2

26 3 1
                                    

Devin Kadıoğlu

Eve geldiğimizde anahtarla kapıyı açtım ve kızların bavullarını aldım. Sonra onlardan oturmasını isteyip mutfağa geçtim. Kahve hazırlarken telefonum çalmaya başladı. Hiç susuyor mu ki zaten zır zır.

Arayan abimdi. Telefonu açtım. "Efendim abicim?" Oflayıp pufluyordu. "Heh, Devin ben bunları yerleştiremiyorum. Yardıma gelsene yaa." Ohooo Seranın bununla işi çok.

"Abicim 1-2 saate kadar gelebilirim tamam mı? Rahat ol sen."

"Tamam."

Telefonu kapatıp kızlara kahvelerini götürdüm. "Hava alanında tam tanışamadık. Biraz kendinizden bahsetsenize?"
Ben bunu dedikten sonra Kenan'a cidden çok benzeyen kuzeni Serra konuştu. "Tanışmıstık zaten ayaküstü. Serra ben, Kenan'ın kuzeniyim. Bu Doğa, bu da Ayça. Ben mimarlık okuyorum. Ama kızlarla da yeni tanıştığımız için onları çok bilmiyorum zaten car car konuşmaktan ağzım kırıldı siz tanıtın kendinizi." Serra çok tatlıydı, konuşmayı çok sevdiği de belliydi.

"Ben de Ayça. Abimin kardeşiyim yani Hakan'ın. Şu ana kadar yaptıkları için özür dilerim onun adına utanıyorum eşşek sıpası."

Hakan abinin bir kardeşi olduğunu biliyordum ama hiç görmemiştim.

"Ben de Doğaa, İsmail'in kardeşiyim. Moda tasarım okuyorum." Moda tasarım küçükken yapmak istediğim meslekti. Ancak zaman içerisinde çoğumuzun fikirleri değişir değil mi? Benimki de zamanla tıp okumaya dönüşmüştü ve en büyük hayalim haline gelmişti. Şu anda ise burada hayallerimi gerçekleştiriyordum.

"Çok iyi, Ayça sen ne okuyorsun?"

"Ben hukuk oluyorum. Malum son zamanlarda ülkemizde kadınlar ve çocuklara şiddet fazlasıyla arttı. Ben de bu konuda hakkıyla çalışan bir savcı olmak istiyorum."

Evet, ben burda olmama rağmen kadınlar hakkındaki olayları duymuştum. Çok üzücü..

"Hepinizin seçimleri çok güzel meslekler."

Bunu dedikten sonra Doğa saate baktı. "Ohoo, saat çok geç olmuş daha yerleşicez. Kalkalım biz artık. Da.. Nasıl gidicez, Almanca falan bilmiyoruz taksi çeviremeyiz."

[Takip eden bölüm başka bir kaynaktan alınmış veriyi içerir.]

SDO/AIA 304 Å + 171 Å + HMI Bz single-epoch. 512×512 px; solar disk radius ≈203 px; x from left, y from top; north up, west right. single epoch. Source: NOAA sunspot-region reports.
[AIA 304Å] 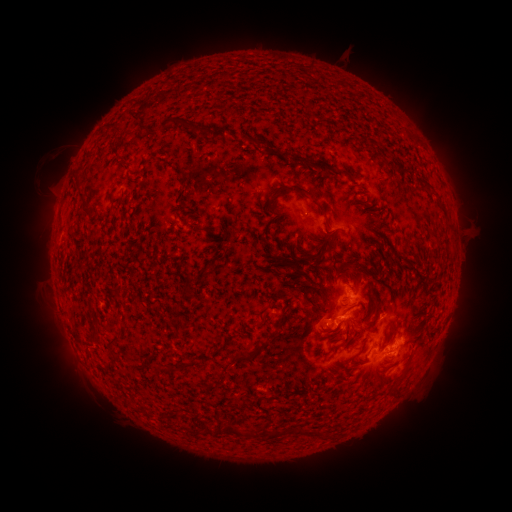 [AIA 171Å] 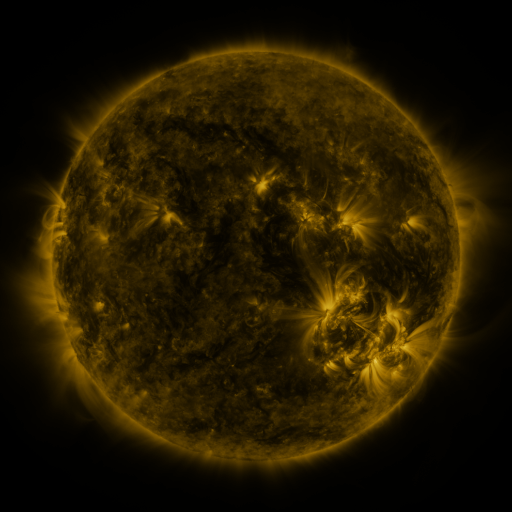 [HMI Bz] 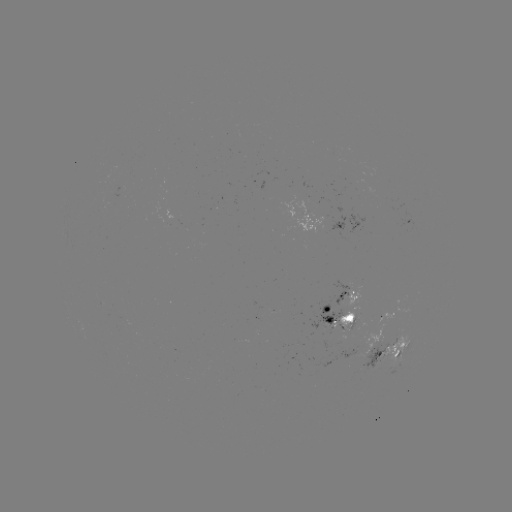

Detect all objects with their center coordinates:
spotted active region: (317, 221)
spotted active region: (350, 295)
spotted active region: (389, 315)
spotted active region: (344, 319)
spotted active region: (398, 347)
spotted active region: (379, 357)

"Ben de geleyim, abim eşyalarını yerleştirememiş birlikte gidelim."

Onay aldıktan sonra boş bardakları mutfağa götürüp makineye yerleştirdim. Sonra ise saçımı klipse tutturup yoldan geçen taksiyi çevirdik. O gün kendimi yorgun hissettiğim için araba kullanıcak modum bile yoktu.

Otele varınca abimlerin kalacağı odayı resepsiyondan öğrenip o kata çıktım. Odaya girdiğimde kimse yoktu. Abimin valizini bulup kıyafetleri dolaba yerleştirirken kapı açıldı. "Lan hırsız vaaar!" Bu koyun kafalı körili noodleden başkası olamaz. Göz devirdim. "İkidir beni başka biri sanıyorsun, hem sence burda 'lan hırsız var' diye bağırınca seni anlayacaklar mı? Abimin eşyalarını yerleştirmeye geldim."

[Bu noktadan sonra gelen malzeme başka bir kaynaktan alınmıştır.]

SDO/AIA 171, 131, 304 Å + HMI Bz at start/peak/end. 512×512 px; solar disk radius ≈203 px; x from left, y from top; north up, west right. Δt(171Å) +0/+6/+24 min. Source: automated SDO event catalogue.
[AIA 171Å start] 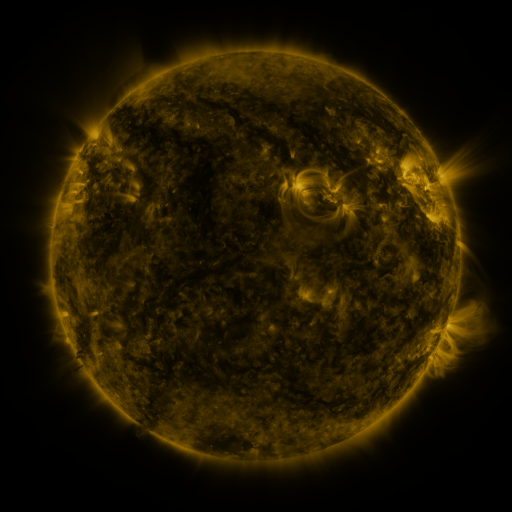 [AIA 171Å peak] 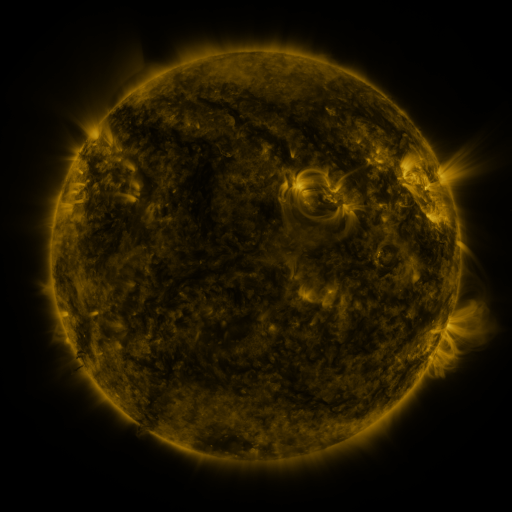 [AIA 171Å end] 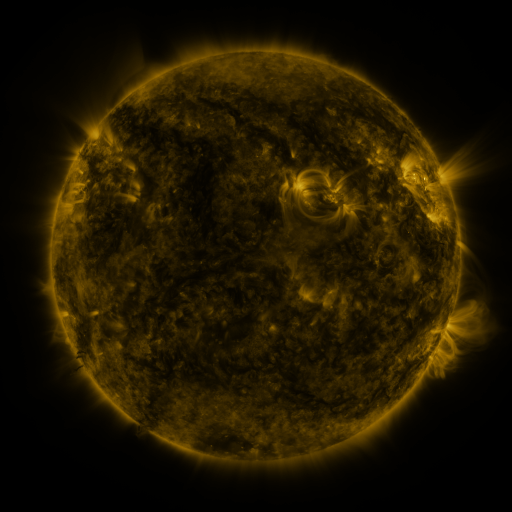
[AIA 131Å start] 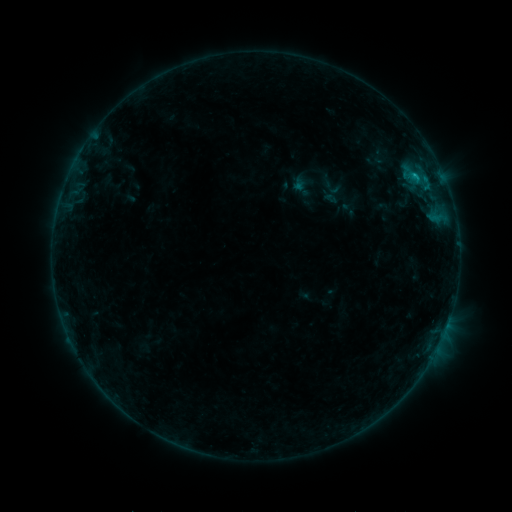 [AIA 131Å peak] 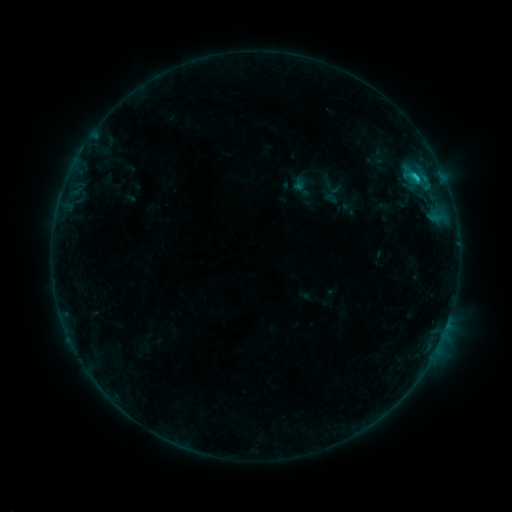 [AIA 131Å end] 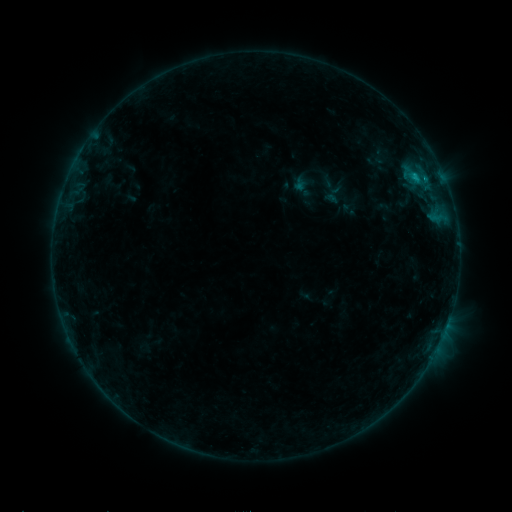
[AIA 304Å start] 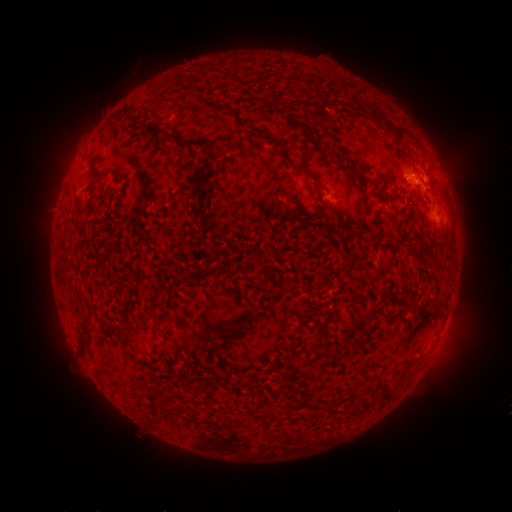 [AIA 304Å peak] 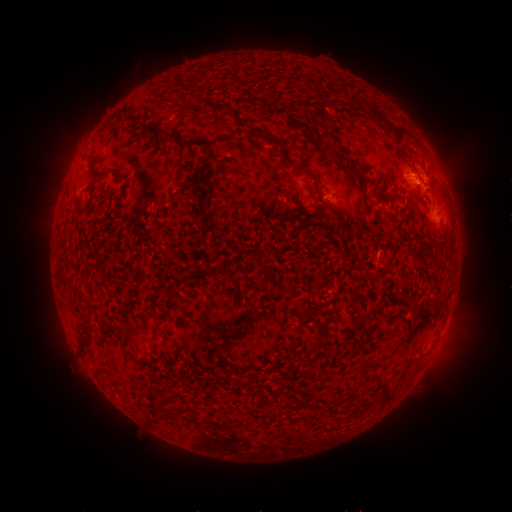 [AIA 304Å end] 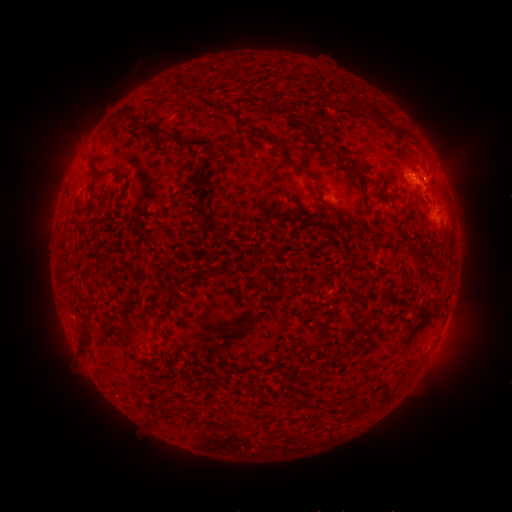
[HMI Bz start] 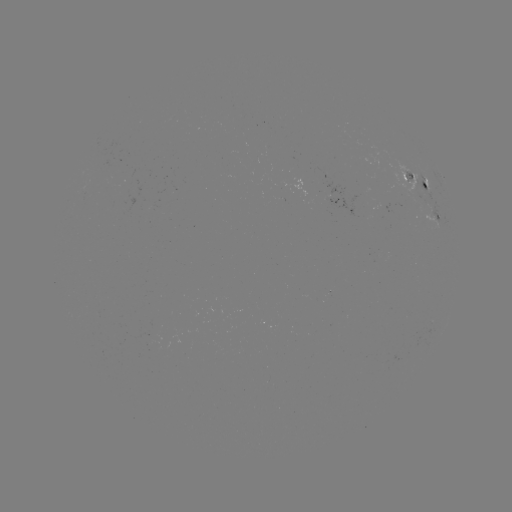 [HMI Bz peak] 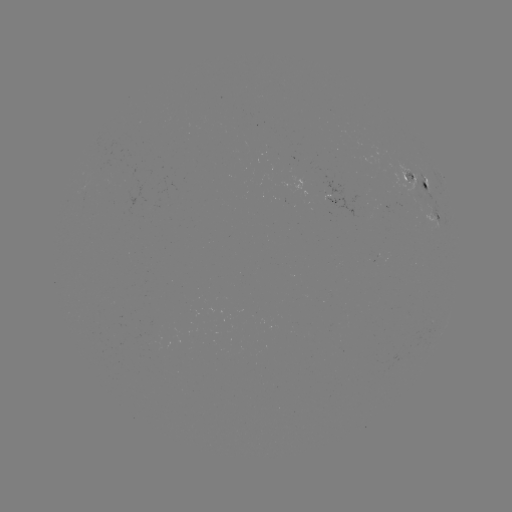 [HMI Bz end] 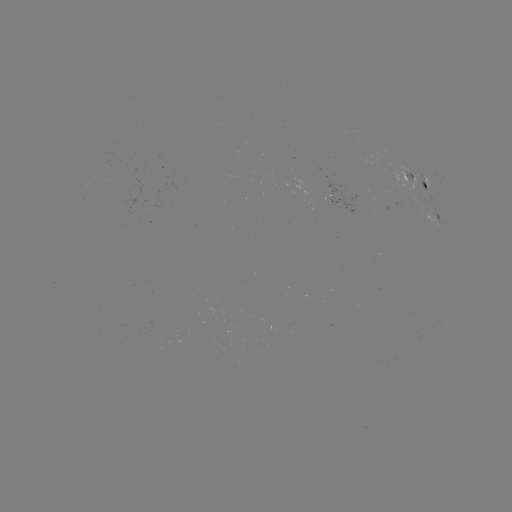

"Sen de yani ben ne biliyim kafanda kapüşon burda bişeyler yapıyorsun. Hem madem yapıyorsun bi benimkilere de el at."

Oldu paşam başka? "Lan ben sizin köleniz miyim?"

"Köööööleeeeee. Köleeeee." Ya bu harbi deli. Hastaneye falan yatması lazımdı?

"Bana bak, koyun kafalı körili noodle. Sabrımı sınama. İşim var gidiyorum abime de söylersin yerleştirdim."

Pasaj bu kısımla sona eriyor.